The actual demo of Terravision is indeed mind blowing if you remember how powerful computers in 1994 were: http://www.joachimsauter.com/img/big693.mp4

6 comments

> Started watching the show, it is way too dramatized but still interesting.

I don't mind dramatization, but 4.5h seems quite steep for such a simple video that seems like it could be covered in a 20m Youtube video. Do you have a rough review if you ended up watching more of it if it's just really dragged on or actually contains a lot of content?

I actually found it quite appropriate, specially after it picked up pace from the end of the first episode... didn't feel at all like it was dragging on.
If you just want the tech stuff, it's very sparse but I greatly enjoyed the connection between the two protagonists.

It was also a nice way of teaching my wife about what the world of computers was like in the 90's.

That didn't run on a PC, it ran on Onyx servers, which had over 10 graphic processors.
We ended up taking our Onyxes, years later and turning them into fish tanks. I miss those days.
If true, well that was fucking stupid.
Flight sim 5.0 ran on the PCs of the day and wasn't that far behind.
This is quite impressive for ‘94, thank you for sharing.

I found it funny - in a “how ridiculous/silly” kind of way - that at 4:40 we get to look inside a building by entering through its windows, but here we are in the 21st century with that exact capability. Individuals providing photos and/or footage of the interior of their commercial space does not seem so silly these days.

I was thinking it's funny the literal globe interface you use and then this knob you turn that's held by this arm.
> knob you turn

That's a 6-dof spacemouse, still widely used today in CAD and 3d modeling.

https://youtu.be/AX7yS4q6kZY

What an interesting input device.

It always makes me laugh that the ship controls in The Expanse are literally one of these things.
oh wow, I had to watch a video to see how that works, I have seen them before but thought it was just rotating on a plane.
> mind blowing if you remember how powerful computers in 1994

In 1994, SGI workstations could pull off this kind of stuff rather effortlessly, the only "tricky" part was to get the LOD algorithm right.

So not that mind-blowing in practice.

It would only amazing if Terravision ran on a stock PC (did it?).

Jones and Tanner created clip mapping, first in SGI hardware, then in software. That's what made Keyhole and thus Google Earth possible on consumer machines. Is the allegation that it was all stolen? They could have invalidated SGI's patents. And no, Terravision didn't run on a stock PC, it ran on Onyx hardware. Plus it relied on an ATM connection! Even then, the demo has a bunch of glitches and gaps, plus the zooming is so slow, all of which doesn't look like superior technology for Intrinsic/Keyhole to copy.
> Onyx hardware

Yeah, IIRC, those were the high-end of the SGI line, very beefy machines for that time, especially for I/O and graphics, so I stand by my comment.
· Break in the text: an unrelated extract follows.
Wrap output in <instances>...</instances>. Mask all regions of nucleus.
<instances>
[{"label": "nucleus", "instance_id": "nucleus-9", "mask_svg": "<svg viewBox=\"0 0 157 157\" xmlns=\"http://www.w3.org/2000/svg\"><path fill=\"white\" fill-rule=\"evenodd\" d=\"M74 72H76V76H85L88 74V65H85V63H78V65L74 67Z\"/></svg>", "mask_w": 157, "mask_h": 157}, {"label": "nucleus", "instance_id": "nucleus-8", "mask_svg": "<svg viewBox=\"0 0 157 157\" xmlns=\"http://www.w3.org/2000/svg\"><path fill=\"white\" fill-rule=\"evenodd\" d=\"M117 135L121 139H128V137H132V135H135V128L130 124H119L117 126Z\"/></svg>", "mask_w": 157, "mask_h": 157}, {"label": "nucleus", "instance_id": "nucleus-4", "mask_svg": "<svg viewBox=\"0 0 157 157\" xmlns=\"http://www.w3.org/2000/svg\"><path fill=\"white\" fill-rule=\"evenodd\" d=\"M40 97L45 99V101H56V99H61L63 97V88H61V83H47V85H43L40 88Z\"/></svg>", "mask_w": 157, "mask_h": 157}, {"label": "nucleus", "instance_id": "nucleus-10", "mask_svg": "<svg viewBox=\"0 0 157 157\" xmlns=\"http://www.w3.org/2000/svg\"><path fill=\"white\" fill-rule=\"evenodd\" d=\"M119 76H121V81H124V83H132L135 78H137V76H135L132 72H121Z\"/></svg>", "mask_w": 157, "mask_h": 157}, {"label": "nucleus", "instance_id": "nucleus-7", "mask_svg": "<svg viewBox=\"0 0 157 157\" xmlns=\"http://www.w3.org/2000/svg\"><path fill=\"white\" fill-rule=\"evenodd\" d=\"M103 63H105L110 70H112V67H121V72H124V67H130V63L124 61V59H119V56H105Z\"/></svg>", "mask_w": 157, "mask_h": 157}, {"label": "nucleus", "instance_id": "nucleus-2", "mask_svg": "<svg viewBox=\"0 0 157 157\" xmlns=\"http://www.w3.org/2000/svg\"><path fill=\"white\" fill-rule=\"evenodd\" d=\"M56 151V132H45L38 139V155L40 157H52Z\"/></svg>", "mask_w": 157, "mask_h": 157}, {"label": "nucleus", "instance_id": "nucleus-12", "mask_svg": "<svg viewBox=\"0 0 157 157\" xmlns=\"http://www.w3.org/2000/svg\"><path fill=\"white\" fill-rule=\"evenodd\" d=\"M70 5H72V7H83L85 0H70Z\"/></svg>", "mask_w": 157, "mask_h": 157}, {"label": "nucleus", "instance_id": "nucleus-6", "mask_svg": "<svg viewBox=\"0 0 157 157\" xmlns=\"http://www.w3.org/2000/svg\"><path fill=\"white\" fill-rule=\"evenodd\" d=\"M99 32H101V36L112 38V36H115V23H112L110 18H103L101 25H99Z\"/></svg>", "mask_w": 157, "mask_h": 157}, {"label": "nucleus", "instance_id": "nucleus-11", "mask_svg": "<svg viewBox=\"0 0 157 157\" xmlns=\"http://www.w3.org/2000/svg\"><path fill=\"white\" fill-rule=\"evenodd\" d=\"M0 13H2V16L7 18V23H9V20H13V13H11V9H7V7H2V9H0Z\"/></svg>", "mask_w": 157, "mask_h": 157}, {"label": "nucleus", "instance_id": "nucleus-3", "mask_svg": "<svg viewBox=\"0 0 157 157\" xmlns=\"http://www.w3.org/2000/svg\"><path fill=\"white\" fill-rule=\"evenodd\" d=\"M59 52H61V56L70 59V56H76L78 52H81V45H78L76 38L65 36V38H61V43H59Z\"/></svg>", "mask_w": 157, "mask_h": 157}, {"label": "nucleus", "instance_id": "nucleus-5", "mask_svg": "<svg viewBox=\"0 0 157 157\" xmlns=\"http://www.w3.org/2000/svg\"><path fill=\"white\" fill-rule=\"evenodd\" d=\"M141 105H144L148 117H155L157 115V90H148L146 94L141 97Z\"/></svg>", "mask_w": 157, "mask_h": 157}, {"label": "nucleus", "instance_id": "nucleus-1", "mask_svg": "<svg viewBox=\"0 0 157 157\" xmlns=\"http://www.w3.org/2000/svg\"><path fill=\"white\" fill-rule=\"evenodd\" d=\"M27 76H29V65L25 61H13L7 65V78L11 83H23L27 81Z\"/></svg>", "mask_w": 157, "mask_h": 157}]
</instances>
[EDIT]: And thanks for clip mapping reference. For anyone interested in dynamic LOD algorithms, here's the paper:

https://sci-hub.se/https://doi.org/10.1145/280814.280855

I tried hard to enjoy it. I did like the characters, but the dramatized story really didn't work for me. I guess it was a win though, because previously I had never heard about Terravision.
Also, check out the bow tie on the guy doing the demo. Snappy.